USS Cyclops, the second of the four ships of her class built by William Cramps & Sons of Philadelphia, was launched on May 7, 1910, and was commissioned months later to serve as a coal transport to other active Navy ships in European waters, off the Atlantic seaboard, and in the Caribbean as a unit of the Naval Auxiliary Force. By the time America joined the chaos of WWI, the large steaming vessel was designated to the Naval Overseas Transportation Service to fuel British warships in the South Atlantic, as well as mobilize troops into the front.

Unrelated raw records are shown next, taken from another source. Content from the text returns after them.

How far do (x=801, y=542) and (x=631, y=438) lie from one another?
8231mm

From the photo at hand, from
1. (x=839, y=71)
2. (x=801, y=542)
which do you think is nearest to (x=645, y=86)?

Her Last Known Whereabouts

The nearly 550 feet long Proteus-class collier was on her final mission to transport 9,960 tons of coals from her home port in Norfolk, Virginia, to Rio de Janeiro, Brazil, and returning with a new cargo: an 11,000-ton of manganese ore used for steelmaking, and was loaded to the brim.

After loading up the dense material—which took two weeks to complete—Cyclops left Brazil on February 15, with more than 300 souls on board, en route to an unplanned stop in Barbados to resupply before finally steaming home to Baltimore. The collier was expected to arrive in Maryland roughly four weeks later, but she never came.

AC-4
USS Cyclops (AC-4) circa 1911, anchored in the Hudson River, NY (Image source: US Naval History and Heritage Command)

Besides its last known message, the USS Cyclops just… vanished. Lost somewhere in the infamous Bermuda Triangle without a trace. Not even an SOS was neither heard nor sent to nearby ships. No debris or any signs of wreckage, nothing.

Speculations and Theories

Over a hundred years later, the Navy’s greatest noncombatant loss of life remains unsolved, with the fate of dozens of sailors and crew still unknown.